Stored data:
====
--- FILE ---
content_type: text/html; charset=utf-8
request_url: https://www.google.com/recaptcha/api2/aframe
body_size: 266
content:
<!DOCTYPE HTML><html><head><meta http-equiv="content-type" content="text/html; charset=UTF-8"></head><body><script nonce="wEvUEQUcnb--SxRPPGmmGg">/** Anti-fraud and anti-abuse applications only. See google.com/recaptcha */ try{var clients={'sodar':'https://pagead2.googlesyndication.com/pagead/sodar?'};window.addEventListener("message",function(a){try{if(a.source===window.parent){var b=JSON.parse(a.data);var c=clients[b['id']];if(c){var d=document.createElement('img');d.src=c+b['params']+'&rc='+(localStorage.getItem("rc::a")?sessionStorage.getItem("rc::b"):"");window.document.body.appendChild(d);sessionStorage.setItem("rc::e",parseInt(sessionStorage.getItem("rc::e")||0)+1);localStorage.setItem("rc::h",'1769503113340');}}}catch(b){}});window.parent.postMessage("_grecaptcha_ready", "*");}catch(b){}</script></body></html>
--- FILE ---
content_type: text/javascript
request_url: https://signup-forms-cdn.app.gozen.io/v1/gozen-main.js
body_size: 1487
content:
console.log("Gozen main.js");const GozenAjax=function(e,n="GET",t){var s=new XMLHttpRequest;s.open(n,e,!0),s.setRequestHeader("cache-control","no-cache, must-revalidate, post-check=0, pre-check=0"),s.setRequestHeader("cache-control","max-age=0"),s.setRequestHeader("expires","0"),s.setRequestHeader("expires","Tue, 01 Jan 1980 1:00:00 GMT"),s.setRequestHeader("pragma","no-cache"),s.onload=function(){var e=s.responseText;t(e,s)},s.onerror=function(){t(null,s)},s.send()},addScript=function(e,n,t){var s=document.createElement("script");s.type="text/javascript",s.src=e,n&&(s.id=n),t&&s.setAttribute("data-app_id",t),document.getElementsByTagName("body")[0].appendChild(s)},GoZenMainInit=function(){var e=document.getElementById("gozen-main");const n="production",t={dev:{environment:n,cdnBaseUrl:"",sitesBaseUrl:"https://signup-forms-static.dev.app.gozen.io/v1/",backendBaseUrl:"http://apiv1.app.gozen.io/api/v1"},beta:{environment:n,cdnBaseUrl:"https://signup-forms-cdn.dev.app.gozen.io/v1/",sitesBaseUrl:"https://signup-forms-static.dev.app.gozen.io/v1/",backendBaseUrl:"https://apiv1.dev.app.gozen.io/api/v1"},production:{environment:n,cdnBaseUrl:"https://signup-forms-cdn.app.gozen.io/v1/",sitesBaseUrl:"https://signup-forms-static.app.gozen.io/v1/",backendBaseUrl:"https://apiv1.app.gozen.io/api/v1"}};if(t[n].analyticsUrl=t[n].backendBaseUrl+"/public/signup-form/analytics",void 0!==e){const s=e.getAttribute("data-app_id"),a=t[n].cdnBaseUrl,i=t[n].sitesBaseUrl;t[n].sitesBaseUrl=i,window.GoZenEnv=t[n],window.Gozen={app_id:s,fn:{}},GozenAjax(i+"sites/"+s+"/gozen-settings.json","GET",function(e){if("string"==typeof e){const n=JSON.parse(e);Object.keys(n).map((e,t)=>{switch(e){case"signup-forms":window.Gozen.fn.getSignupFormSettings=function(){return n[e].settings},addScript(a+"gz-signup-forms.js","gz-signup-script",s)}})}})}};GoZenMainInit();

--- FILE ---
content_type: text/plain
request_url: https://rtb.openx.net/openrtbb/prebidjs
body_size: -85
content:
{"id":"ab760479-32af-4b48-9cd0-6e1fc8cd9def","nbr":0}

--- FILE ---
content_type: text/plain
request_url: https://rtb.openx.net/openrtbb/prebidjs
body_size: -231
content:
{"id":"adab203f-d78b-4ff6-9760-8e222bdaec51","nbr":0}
====
### What to do
Retype every line of the data above exactly.

### Output for this exercise
--- FILE ---
content_type: text/html; charset=utf-8
request_url: https://www.google.com/recaptcha/api2/aframe
body_size: 266
content:
<!DOCTYPE HTML><html><head><meta http-equiv="content-type" content="text/html; charset=UTF-8"></head><body><script nonce="wEvUEQUcnb--SxRPPGmmGg">/** Anti-fraud and anti-abuse applications only. See google.com/recaptcha */ try{var clients={'sodar':'https://pagead2.googlesyndication.com/pagead/sodar?'};window.addEventListener("message",function(a){try{if(a.source===window.parent){var b=JSON.parse(a.data);var c=clients[b['id']];if(c){var d=document.createElement('img');d.src=c+b['params']+'&rc='+(localStorage.getItem("rc::a")?sessionStorage.getItem("rc::b"):"");window.document.body.appendChild(d);sessionStorage.setItem("rc::e",parseInt(sessionStorage.getItem("rc::e")||0)+1);localStorage.setItem("rc::h",'1769503113340');}}}catch(b){}});window.parent.postMessage("_grecaptcha_ready", "*");}catch(b){}</script></body></html>
--- FILE ---
content_type: text/javascript
request_url: https://signup-forms-cdn.app.gozen.io/v1/gozen-main.js
body_size: 1487
content:
console.log("Gozen main.js");const GozenAjax=function(e,n="GET",t){var s=new XMLHttpRequest;s.open(n,e,!0),s.setRequestHeader("cache-control","no-cache, must-revalidate, post-check=0, pre-check=0"),s.setRequestHeader("cache-control","max-age=0"),s.setRequestHeader("expires","0"),s.setRequestHeader("expires","Tue, 01 Jan 1980 1:00:00 GMT"),s.setRequestHeader("pragma","no-cache"),s.onload=function(){var e=s.responseText;t(e,s)},s.onerror=function(){t(null,s)},s.send()},addScript=function(e,n,t){var s=document.createElement("script");s.type="text/javascript",s.src=e,n&&(s.id=n),t&&s.setAttribute("data-app_id",t),document.getElementsByTagName("body")[0].appendChild(s)},GoZenMainInit=function(){var e=document.getElementById("gozen-main");const n="production",t={dev:{environment:n,cdnBaseUrl:"",sitesBaseUrl:"https://signup-forms-static.dev.app.gozen.io/v1/",backendBaseUrl:"http://apiv1.app.gozen.io/api/v1"},beta:{environment:n,cdnBaseUrl:"https://signup-forms-cdn.dev.app.gozen.io/v1/",sitesBaseUrl:"https://signup-forms-static.dev.app.gozen.io/v1/",backendBaseUrl:"https://apiv1.dev.app.gozen.io/api/v1"},production:{environment:n,cdnBaseUrl:"https://signup-forms-cdn.app.gozen.io/v1/",sitesBaseUrl:"https://signup-forms-static.app.gozen.io/v1/",backendBaseUrl:"https://apiv1.app.gozen.io/api/v1"}};if(t[n].analyticsUrl=t[n].backendBaseUrl+"/public/signup-form/analytics",void 0!==e){const s=e.getAttribute("data-app_id"),a=t[n].cdnBaseUrl,i=t[n].sitesBaseUrl;t[n].sitesBaseUrl=i,window.GoZenEnv=t[n],window.Gozen={app_id:s,fn:{}},GozenAjax(i+"sites/"+s+"/gozen-settings.json","GET",function(e){if("string"==typeof e){const n=JSON.parse(e);Object.keys(n).map((e,t)=>{switch(e){case"signup-forms":window.Gozen.fn.getSignupFormSettings=function(){return n[e].settings},addScript(a+"gz-signup-forms.js","gz-signup-script",s)}})}})}};GoZenMainInit();

--- FILE ---
content_type: text/plain
request_url: https://rtb.openx.net/openrtbb/prebidjs
body_size: -85
content:
{"id":"ab760479-32af-4b48-9cd0-6e1fc8cd9def","nbr":0}

--- FILE ---
content_type: text/plain
request_url: https://rtb.openx.net/openrtbb/prebidjs
body_size: -231
content:
{"id":"adab203f-d78b-4ff6-9760-8e222bdaec51","nbr":0}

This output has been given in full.